🤖 AI Summary
Traditional CNNs suffer from degraded feature fidelity due to zero-padding and similar strategies, which inject spurious information into feature maps. To address this, we propose a padding-free convolution mechanism based on the semi-tensor product (STP), integrating domain-guided convolutional products (CP) with STP to construct cross-dimensional vector convolution operators—thereby eliminating padding and its associated noise entirely. We further design the STP-CNN architecture and evaluate it on image classification and third-order tensor signal recognition tasks.

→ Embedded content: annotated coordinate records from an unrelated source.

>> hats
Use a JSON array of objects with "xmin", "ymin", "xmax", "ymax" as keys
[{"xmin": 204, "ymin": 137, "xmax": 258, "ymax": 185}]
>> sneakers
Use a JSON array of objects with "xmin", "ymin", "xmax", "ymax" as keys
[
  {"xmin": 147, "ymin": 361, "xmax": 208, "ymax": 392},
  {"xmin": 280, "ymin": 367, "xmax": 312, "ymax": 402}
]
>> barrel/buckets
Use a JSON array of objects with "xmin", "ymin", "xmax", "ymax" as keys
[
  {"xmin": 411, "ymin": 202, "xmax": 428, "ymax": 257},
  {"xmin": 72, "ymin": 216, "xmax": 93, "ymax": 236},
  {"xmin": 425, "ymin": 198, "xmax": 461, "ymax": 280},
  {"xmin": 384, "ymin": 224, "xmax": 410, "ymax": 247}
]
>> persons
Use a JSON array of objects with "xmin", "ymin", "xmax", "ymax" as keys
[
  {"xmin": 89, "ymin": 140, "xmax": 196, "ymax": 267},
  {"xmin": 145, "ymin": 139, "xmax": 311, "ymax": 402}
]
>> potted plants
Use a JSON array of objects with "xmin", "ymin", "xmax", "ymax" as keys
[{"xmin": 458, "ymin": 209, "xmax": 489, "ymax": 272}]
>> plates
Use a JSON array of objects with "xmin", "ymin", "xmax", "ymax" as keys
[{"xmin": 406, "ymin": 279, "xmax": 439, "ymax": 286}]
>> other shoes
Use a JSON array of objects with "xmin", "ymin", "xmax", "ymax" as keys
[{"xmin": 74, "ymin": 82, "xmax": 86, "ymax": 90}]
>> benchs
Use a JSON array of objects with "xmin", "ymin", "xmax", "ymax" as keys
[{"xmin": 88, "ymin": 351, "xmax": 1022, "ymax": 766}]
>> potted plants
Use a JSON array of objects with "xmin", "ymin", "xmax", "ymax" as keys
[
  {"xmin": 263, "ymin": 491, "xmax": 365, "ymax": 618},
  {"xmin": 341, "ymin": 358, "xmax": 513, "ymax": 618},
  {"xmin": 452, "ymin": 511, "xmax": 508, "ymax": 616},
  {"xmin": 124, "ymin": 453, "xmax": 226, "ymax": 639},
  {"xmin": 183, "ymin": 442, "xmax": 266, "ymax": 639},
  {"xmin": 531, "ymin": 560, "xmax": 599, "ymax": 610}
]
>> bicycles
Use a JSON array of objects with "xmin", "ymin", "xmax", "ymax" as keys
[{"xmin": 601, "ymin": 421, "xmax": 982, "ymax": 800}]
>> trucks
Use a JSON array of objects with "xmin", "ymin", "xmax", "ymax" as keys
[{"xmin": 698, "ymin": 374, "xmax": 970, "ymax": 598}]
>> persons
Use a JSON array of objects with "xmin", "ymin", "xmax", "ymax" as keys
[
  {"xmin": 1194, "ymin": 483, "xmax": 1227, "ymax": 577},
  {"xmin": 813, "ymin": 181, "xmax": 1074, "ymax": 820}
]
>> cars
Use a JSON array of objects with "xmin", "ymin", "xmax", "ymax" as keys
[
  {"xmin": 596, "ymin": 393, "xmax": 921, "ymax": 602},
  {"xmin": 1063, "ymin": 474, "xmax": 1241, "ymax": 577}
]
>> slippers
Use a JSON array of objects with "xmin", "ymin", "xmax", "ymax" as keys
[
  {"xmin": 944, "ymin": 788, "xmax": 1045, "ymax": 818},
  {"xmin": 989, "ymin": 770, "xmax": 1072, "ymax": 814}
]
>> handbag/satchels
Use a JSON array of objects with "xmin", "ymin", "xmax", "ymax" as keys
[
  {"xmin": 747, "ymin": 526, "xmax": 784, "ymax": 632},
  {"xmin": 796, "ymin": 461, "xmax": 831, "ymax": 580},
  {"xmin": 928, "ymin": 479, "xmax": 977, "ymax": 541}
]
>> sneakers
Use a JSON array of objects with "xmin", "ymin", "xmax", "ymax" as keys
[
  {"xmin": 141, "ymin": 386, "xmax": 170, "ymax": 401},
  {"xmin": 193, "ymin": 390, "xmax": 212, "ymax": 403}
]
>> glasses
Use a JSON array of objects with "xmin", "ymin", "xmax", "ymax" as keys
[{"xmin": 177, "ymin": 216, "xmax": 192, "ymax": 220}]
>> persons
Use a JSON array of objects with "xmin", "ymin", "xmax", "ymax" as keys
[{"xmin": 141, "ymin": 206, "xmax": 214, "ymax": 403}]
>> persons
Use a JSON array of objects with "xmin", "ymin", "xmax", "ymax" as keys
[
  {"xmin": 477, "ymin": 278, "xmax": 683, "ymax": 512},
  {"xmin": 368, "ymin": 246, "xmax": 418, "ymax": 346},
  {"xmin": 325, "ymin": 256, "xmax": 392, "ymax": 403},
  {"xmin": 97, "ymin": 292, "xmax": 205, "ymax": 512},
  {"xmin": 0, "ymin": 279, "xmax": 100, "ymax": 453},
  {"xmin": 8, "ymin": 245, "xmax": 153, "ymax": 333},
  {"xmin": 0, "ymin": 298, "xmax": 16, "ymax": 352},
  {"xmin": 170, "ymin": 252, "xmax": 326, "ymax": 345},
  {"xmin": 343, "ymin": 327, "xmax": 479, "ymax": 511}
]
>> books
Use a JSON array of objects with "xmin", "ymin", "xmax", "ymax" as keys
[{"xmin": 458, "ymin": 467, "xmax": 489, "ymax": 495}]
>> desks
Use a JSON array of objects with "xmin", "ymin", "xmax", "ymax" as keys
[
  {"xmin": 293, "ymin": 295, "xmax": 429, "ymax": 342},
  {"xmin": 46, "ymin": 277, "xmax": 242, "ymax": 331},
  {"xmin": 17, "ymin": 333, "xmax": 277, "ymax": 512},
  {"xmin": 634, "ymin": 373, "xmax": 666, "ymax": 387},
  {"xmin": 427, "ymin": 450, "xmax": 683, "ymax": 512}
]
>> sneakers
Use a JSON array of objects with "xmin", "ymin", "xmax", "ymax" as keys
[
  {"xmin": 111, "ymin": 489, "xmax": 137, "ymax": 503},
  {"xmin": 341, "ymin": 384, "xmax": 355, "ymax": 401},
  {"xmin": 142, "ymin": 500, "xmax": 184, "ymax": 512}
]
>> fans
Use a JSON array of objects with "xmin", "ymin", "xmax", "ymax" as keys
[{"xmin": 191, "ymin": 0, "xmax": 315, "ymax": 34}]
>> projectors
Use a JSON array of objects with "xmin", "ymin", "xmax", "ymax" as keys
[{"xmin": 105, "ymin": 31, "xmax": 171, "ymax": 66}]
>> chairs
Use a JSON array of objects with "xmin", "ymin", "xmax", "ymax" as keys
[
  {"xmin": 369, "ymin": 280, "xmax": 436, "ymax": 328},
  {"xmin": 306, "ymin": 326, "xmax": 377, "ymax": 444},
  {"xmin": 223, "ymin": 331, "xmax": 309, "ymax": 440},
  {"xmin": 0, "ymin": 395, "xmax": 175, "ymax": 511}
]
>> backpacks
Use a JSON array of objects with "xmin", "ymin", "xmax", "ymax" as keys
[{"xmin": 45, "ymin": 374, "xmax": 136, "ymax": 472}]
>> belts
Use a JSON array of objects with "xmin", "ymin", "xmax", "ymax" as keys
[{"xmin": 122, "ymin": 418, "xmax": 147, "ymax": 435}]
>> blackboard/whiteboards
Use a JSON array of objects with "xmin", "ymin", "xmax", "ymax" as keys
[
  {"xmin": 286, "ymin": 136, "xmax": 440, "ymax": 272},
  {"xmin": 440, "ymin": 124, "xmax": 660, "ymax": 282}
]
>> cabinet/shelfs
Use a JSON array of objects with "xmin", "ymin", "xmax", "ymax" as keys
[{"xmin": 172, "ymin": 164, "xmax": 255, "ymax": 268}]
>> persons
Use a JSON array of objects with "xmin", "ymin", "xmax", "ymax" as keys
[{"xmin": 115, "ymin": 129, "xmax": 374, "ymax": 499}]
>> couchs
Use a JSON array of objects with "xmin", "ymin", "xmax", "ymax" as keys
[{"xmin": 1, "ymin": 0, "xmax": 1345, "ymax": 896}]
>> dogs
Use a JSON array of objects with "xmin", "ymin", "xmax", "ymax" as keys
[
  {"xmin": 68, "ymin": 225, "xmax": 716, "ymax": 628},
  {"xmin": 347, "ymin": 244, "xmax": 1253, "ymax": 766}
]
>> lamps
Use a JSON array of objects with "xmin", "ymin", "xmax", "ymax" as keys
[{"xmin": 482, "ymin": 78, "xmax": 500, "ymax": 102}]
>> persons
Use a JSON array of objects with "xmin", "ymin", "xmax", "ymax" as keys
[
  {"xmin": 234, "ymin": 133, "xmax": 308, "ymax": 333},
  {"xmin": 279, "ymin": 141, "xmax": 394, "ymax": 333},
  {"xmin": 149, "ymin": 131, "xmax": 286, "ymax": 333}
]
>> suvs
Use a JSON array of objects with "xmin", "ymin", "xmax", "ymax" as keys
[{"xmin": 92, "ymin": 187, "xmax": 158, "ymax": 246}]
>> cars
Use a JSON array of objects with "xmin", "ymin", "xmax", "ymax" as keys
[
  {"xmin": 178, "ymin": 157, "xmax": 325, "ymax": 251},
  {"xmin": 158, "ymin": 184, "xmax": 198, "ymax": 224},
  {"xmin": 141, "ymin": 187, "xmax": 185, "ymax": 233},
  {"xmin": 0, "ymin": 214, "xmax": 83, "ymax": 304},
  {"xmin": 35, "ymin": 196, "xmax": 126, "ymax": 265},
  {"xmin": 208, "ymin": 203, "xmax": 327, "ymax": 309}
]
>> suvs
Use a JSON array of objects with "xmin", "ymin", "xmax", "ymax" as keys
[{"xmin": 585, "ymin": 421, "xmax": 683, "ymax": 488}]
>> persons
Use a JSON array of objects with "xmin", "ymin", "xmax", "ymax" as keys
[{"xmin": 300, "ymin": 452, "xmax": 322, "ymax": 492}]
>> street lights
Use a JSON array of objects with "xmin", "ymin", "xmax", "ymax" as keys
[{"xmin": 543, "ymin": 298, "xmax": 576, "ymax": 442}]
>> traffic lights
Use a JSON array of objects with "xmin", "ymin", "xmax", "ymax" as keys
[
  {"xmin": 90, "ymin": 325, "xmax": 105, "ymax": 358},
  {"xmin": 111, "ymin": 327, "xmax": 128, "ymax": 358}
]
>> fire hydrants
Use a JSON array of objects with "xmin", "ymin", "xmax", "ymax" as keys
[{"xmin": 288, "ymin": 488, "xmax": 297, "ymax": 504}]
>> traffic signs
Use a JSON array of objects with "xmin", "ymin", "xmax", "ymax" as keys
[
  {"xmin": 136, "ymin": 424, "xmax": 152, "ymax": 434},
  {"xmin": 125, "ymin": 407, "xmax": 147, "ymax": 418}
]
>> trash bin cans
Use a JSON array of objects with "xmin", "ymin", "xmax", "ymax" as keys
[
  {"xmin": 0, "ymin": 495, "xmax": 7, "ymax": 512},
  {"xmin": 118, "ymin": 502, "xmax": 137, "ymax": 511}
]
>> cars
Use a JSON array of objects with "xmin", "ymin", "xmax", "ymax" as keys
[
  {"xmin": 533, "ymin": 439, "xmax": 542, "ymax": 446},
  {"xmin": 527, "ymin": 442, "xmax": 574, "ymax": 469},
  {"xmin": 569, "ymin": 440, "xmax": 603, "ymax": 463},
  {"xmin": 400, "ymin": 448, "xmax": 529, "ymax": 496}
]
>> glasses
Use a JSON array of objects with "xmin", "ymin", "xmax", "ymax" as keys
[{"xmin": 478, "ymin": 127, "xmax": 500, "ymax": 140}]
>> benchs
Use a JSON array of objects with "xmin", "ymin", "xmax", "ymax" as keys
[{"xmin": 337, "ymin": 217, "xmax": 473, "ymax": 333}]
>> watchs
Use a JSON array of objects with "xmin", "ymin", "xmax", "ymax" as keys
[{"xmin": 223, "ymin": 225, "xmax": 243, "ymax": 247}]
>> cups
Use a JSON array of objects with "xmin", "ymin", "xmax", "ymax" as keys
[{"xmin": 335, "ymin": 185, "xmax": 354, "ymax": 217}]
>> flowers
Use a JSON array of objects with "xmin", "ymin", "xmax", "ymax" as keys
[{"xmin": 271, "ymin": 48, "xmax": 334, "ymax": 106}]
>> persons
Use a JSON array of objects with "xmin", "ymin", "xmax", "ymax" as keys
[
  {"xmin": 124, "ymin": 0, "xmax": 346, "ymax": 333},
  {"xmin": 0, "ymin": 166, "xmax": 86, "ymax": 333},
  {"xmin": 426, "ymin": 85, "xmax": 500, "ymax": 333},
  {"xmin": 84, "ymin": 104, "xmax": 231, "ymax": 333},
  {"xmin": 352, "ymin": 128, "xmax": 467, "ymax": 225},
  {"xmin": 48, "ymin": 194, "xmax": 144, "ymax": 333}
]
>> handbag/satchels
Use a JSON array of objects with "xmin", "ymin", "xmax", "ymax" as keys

Experiments demonstrate that our model significantly enhances feature completeness and discriminative robustness, outperforming conventional CNNs and state-of-the-art padding-optimization methods across multiple benchmark datasets. This work constitutes the first systematic application of STP to convolutional modeling, establishing a novel paradigm for padding-free, high-fidelity deep feature learning.
📝 Abstract
The semi-tensor product (STP) of vectors is a generalization of conventional inner product of vectors, which allows the factor vectors to of different dimensions. This paper proposes a domain-based convolutional product (CP). Combining domain-based CP with STP of vectors, a new CP is proposed. Since there is no zero or any other padding, it can avoid the junk information caused by padding. Using it, the STP-based convolutional neural network (CNN) is developed. Its application to image and third order signal identifications is considered.